Un régime hypocalorique pauvre en purines sera conseillé.

Les médicaments augmentant l’uricémie seront écartés.

Enfin il n’y a pas lieu de débuter lors du premier accès goutteux, un traitement hypo-uricémiant.

B – Traitement hypo-uricémiant :

Le but du traitement hypo-uricémiant est d’obtenir une uricémie basse au-dessous de 360 mmoles/L voire 300 dans la goutte tophacée, afin d’éliminer de l’organisme tout excès d’acide urique.

1- Classes thérapeutiques :

Il existe 2 types d’hypo-uricémiants :

  • ceux qui diminuent l’urico-synthèse : l’allopurinol (Zyloric, comprimés à 100, 200, 300 mg) qui inhibe la xanthine-oxydase; il peut être prescrit en cas d’insuffisance rénale ;
  • ceux qui augmentent l’élimination urinaire d’acide urique : les uricosuriques ou urico-éliminateurs (probénécide : Bénémide comprimé à 0,50 g) ; benzbromarone : Désuric comprimé à 100 mg); ils sont contre-indiqués en cas d’insuffisance rénale ou de lithiase urinaire.

2- Modalités de prescription et indications du traitement :

Le traitement hypo-uricémiant doit être débuté à distance de l’accès goutteux aigu (au minimum un mois) et sous couvert de colchicine (1 à 2 mg par jour) pendant au moins les 3 premiers mois du traitement, cela en raison du risque de déclenchement d’une crise lors de la baisse rapide de l’uricémie.

La survenue de crises goutteuses fait parfois croire au malade que le traitement hypo-uricémiant est non seulement inefficace mais de surcroît responsable des crises de goutte.

Il faut donc avertir les patients de la survenue possible de crises de goutte en début de traitement et leur expliquer le principe et l’intérêt du traitement hypouricémiant qui doit être poursuivi à vie.

La présence de tophus est une indication à un traitement hypo-uricémiant ; il faut dans ce cas maintenir la colchicine tant que les tophus sont présents.

Le principal traitement hypo-uricémiant utilisé est l’allopurinol (Zyloric) que l’on débute à la dose de 100 mg par jour et que l’on augmente progressivement jusqu’à normalisation de l’uricémie.

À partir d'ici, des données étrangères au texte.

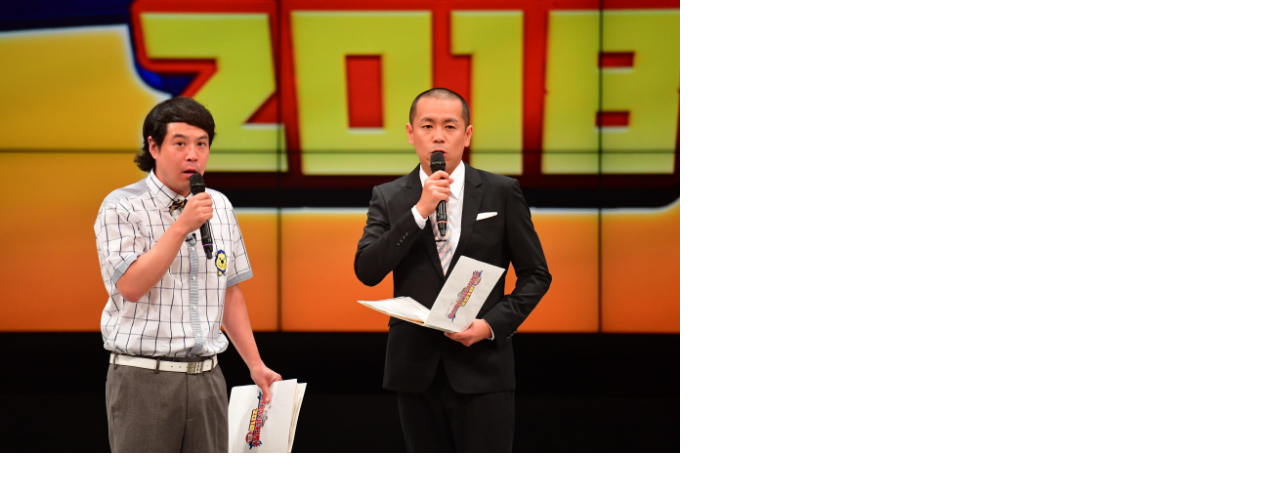

--- FILE ---
content_type: text/html; charset=UTF-8
request_url: http://news.yoshimoto.co.jp/assets_c/2018/09/20180902231244-a5d0923228f1831cc4fab4bd26ba30a203702004-360389.php
body_size: 257
content:
<!DOCTYPE html>
<html>
    <head>
        <title>http://news.yoshimoto.co.jp/20180902231244-a5d0923228f1831cc4fab4bd26ba30a203702004.jpg</title>
    </head>
    <body id="uploaded-image-popup" class="popup" style="margin: 0;padding: 0;">
        <img src="http://news.yoshimoto.co.jp/20180902231244-a5d0923228f1831cc4fab4bd26ba30a203702004.jpg" width="680" height="453" alt="http://news.yoshimoto.co.jp/20180902231244-a5d0923228f1831cc4fab4bd26ba30a203702004.jpg" style="margin: 0;padding: 0;border: 0;" />
    </body>
</html>
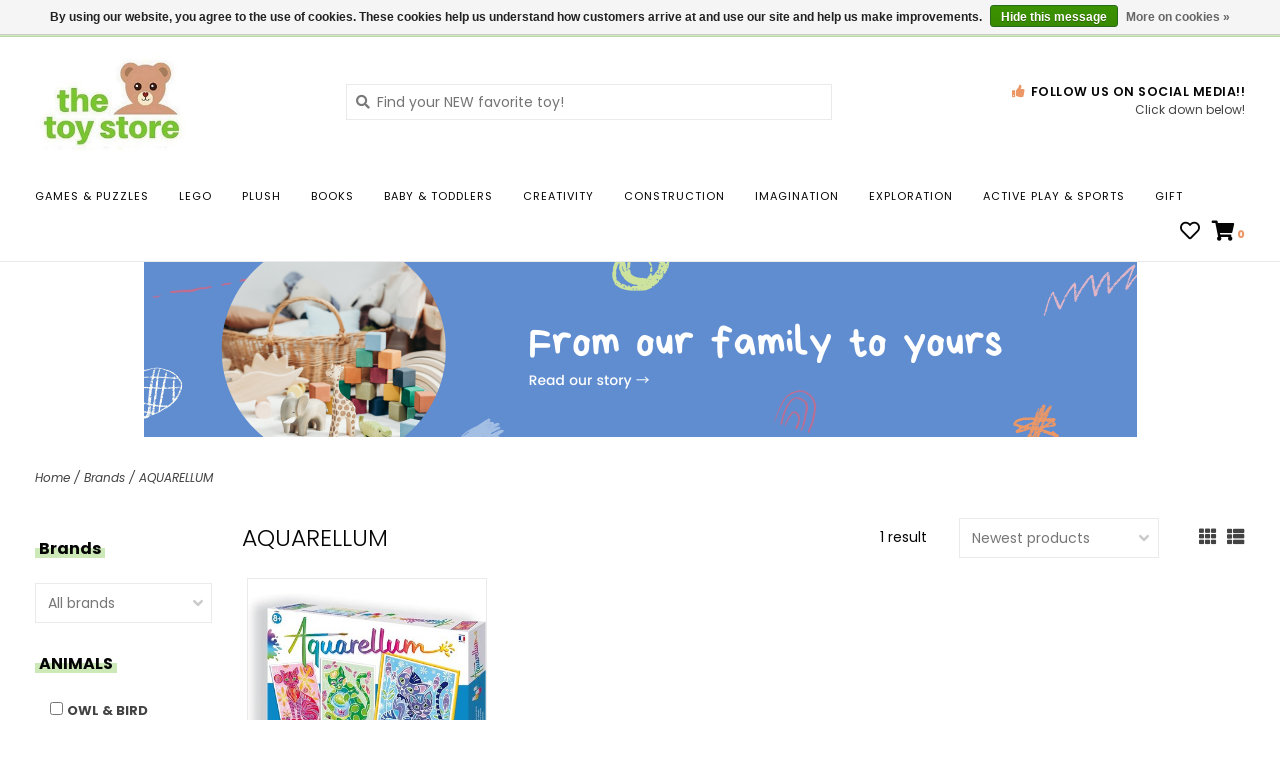

--- FILE ---
content_type: application/javascript;charset=UTF-8
request_url: https://js.sitesearch360.com/plugin/bundle/1999.js?integration=lightspeed
body_size: 2676
content:
(function(){window.ss360Config={"siteId":"www.thetoystoreonline.com_1","searchBox":{"autofocus":false,"selector":"input[name='q']","focusLayer":false},"style":{"themeColor":"#050506","accentColor":"#bdd8aa","defaultCss":true,"loaderType":"circle","animationSpeed":250,"additionalCss":""},"results":{"embedConfig":{"url":"/search/ss360/","contentBlock":".collection-main","prependLanguagePrefix":false},"group":true,"num":96,"highlightQueryTerms":true,"searchQueryParamName":"ss360Query","linksOpenNewTab":false,"showSearchBoxLayover":true,"showSearchBoxEmbed":false,"moreResultsPagingSize":"24","redirectOnSingle":false,"limitPerGroup":true,"lazyLoadImages":true,"infiniteScroll":false,"hideResultsWithoutImage":false,"highlightSearchTerms":true,"cta":[],"integrationType":"embed"},"suggestions":{"show":true,"showOnMobile":true,"showImages":true,"num":6,"minChars":3,"maxWidth":"auto","highlight":true,"forceBelow":false,"mobileScrollOnFocus":true},"layout":{"mobile":{"type":"list","showImages":true,"showSnippet":false,"showTitle":true,"showDataPoints":true,"showUrl":false,"gridColsMd":2,"gridColsSm":1},"desktop":{"type":"grid","showImages":true,"showSnippet":false,"showTitle":true,"showDataPoints":true,"showUrl":false,"gridColsXl":4,"gridColsLg":3},"singleLineGridTitle":false,"navigation":{"position":"top","type":"tabs","tabSpacingPx":5,"borderRadiusPx":3,"tabTitle":"Found #COUNT# #NAME# for '#QUERY#'","showGroupResultCount":true,"forceTabs":true,"fallbackToScroll":false,"showAllResultsTab":true}},"voiceSearch":{"enabled":false},"filters":{"enabled":true,"position":"left","showCounts":true,"showQuickDelete":true,"deleteAllLabel":"Clear All","settings":{"fid#1":{"unit":"$"}}},"contentGroups":{"otherName":"","ignoreOther":false,"include":[],"exclude":[],"viewNames":{}},"tracking":{"providers":[],"enhanced":true},"smart404":{"identifier":"Page not found","resultSelector":"#ss360-404"},"dataPoints":{"exclude":["Tag","Kategorie","Tag","Category","Tag","Catégorie","Tag","Categorie","Old Price","Prix habituel","Oude prijs","UVP","Price (excl. tax)","Prijs (excl. btw)","Prix (hors taxes)","Preis (ohne MwSt.)","SKU","Article number","Artikelnummer","Numéro de l'article","Author","Autor","Auteur"],"single":[],"direction":"column","showNames":true}};ss360Config.language = "en";if (ss360Config.results !== undefined && ss360Config.results.cta !== undefined && ss360Config.results.cta[0] !== undefined && (ss360Config.results.cta[0].link === undefined || ss360Config.results.cta[0].link.length === 0)) {ss360Config.results.cta[0].clickCallback = function(e, product) {var variantId = (product.dataPoints.filter(function(dp) {return dp.key === 'mainVariantId'})[0] || {}).value;var variantCount = (product.dataPoints.filter(function(dp) {return dp.key === 'variantCount'})[0] || {}).value || 1; var price = (product.dataPoints.filter(function(dp) {return dp.key === 'Price' || dp.key === 'Preis' || dp.key === 'Prix' || dp.key === 'Prijs';})[0] || {}).value || '0€';if (variantId !== undefined) {var form = document.createElement('form');form.setAttribute('method', 'POST');form.setAttribute('action', window.location.protocol + '//' + window.location.hostname + '/cart/add/' + variantId);document.getElementsByTagName('body')[0].appendChild(form);window.SS360.hideSearchResults(); if ('SS360Insights' in window) {var priceNumber = parseFloat(price.replace(',', '.'));var priceUnit = (price.match(/([^\d,\.])/) || [])[1];if (priceUnit !== undefined) {priceUnit = priceUnit.replace('€', 'EUR').replace('$', 'USD');}window.SS360Insights.trackAddToCart(product.link, product.link, product.link, 1, priceNumber, priceUnit, true);}form.submit()} else {window.location.href = product.link;}}}ss360Config.tracking=ss360Config.tracking||{};ss360Config.tracking.external={productDetailPage:{expectedConditions:{domElement:'.js-product,#productpage,.product-page,#product,#product_configure_form,.product_page,.product-wrap,div[itemtype="https://schema.org/Product"],div[itemtype="http://schema.org/Product"]'},trigger:'.btn--add-to-cart, .btn--quick-checkout, .product-add-live, .cart .btn:not(.add-wish):not(.add-bundle-btn), #product .addtocart, #product_configure_form button[type="submit"], .cart-btn, #product_configure_form .btn',priceSource:{type:"getter",getter:function(){var t=document.querySelector('meta[itemprop="price"], span[itemprop="price"]');if(null!==t)return t.getAttribute("content");if(null!==(t=document.querySelector(".product-info-wrap .price, #product .price .incl-vat, #product_configure_form .price-a, #product_configure_form .-pricing, .product-detail-wrap .new-price"))){var e=t.innerText.replace(/[^\d,.]/g,"");return-1===e.indexOf(".")&&(e=e.replace(",",".")),parseFloat(e)}}},priceUnitSource:{type:"getter",getter:function(){var t=document.querySelector('meta[itemprop="priceCurrency"], span[itemprop="priceCurrency"]');return null!==t?t.getAttribute("content"):null!==(t=document.querySelector(".product-info-wrap .price, #product .price .incl-vat, #product_configure_form .price-a, #product_configure_form .-pricing, .product-detail-wrap .new-price"))?t.innerText.replace(/[\d,.-]/g,"").trim():void 0}},countSource:{type:"domElement",selector:'input[name="quantity"], #product-q',source:"value"}},checkout:{expectedConditions:{urlRegex:"/checkout/onestep/?|/checkouts/?|/checkout/default/review/?"},trigger:'.gui-confirm-buttons .gui-button-action, button[type="submit"],#gui-form .gui-button-action',getter:function(){return"Checkout"in window?window.Checkout.data.quote.products.map(function(t){var e=window.location.protocol+"//"+window.location.host+"/"+t.url;return{articleNumber:e,link:e,identifier:e,unitPrice:t.base_price_incl,count:t.quantity}}):[].slice.call(document.querySelectorAll(".gui-table tbody tr")).map(t=>{var e=t.querySelector("a").getAttribute("href").split("?id")[0],r=parseInt(t.querySelector("td:nth-of-type(3)").innerText),o=t.querySelector("td:nth-of-type(4)").innerText.replace(/[^\d,.]/g,"");return-1===o.indexOf(".")&&(o=o.replace(",",".")),{articleNumber:e,link:e,identifier:e,count:r,unitPrice:parseFloat(o)}})},initializationStrategy:-1!==window.location.href.indexOf("/checkout/onestep/")?{type:"interval",waitForElem:"#gui-form-terms:checked",duration:250}:void 0,_triggerCanChange:!0}};var ss360OnDocumentReady=function(e){(document.attachEvent?'complete'===document.readyState:'loading'!==document.readyState)?e():document.addEventListener('DOMContentLoaded',e)};ss360OnDocumentReady(function(){if('jQuery' in window){var e=jQuery(window.ss360Config.searchBox.selector);e.off('keyup').off('webkitspeechchange').off('change').on('focus',function(){e.off('keyup').off('webkitspeechchange').off('change')});e.parents('form').find('.semantic-select-wrapper').parent().remove();}});if(document.getElementById("ss360-bundle-js")!==null){if('initializeSs360' in window){window.initializeSs360();}}else{var e=document.createElement("script");e.setAttribute("id", "ss360-bundle-js");e.src="https://cdn.sitesearch360.com/v14/sitesearch360-v14.frozen.021e55da7c3c18ad2ad0075756a74437.js";e.setAttribute("defer","defer");var body=document.getElementsByTagName("body")[0];if(body){body.appendChild(e);}else{(document.attachEvent?"complete"===document.readyState:"loading"!==document.readyState)?document.getElementsByTagName("body")[0].appendChild(e):document.addEventListener("DOMContentLoaded",function(){document.getElementsByTagName("body")[0].appendChild(e)});}}})();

C’est un traitement à vie.

Il faut bien l’expliquer au patient en lui précisant que la prise intermittente d’allopurinol induisant des variations du taux d’acide urique peut être à l’origine d’accès goutteux.

L’insuffisance rénale n’est pas une contre-indication.

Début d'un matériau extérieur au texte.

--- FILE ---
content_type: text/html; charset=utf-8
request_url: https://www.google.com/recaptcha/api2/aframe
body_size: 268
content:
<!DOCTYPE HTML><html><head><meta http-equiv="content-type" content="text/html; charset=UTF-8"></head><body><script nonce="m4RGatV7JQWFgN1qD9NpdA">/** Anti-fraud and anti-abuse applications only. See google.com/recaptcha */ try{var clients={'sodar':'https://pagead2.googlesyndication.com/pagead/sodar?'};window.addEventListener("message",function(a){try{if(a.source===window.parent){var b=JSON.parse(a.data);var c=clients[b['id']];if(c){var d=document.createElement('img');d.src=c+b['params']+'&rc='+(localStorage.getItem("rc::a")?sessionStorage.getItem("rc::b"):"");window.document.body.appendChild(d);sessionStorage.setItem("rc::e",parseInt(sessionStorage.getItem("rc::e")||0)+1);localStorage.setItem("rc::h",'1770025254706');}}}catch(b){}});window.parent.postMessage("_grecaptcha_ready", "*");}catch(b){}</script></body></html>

En cas d’hyperuricurie on pourra utiliser un urico-éliminateur, contre-indiqué en cas de lithiase urique et d’insuffisance rénale.

En cas de lithiase rénale il faut alcaliniser les urines avec de l’eau de Vichy.

Les indications du traitement hypo-uricémiant sont les accès goutteux récidivants, la présence de tophus et (ou) d’une arthropathie uratique, et (ou) d’une néphropathie goutteuse.

Il n’y a aucune indication à traiter une hyperuricémie asymptomatique, sauf si elle est constante et supérieure à 540 mmol/L (90 mg/L).

Lorsqu’il s’agit d’une goutte secondaire médicamenteuse, la suppression du médicament en cause est souhaitable quand elle est possible.

3- Régime alimentaire :

Des mesures hygiéno-diététiques seront systématiquement associées au traitement hypo-uricémiant : suppression des aliments très riches et réduction des aliments riches en purines (abats, bouillon de viande, sardines, anchois), régime hypocalorique en cas de surcharge pondérale, diminution voire suppression de l’alcool. Néanmoins le régime souvent difficilement accepté est incapable de guérir la plupart des goutteux.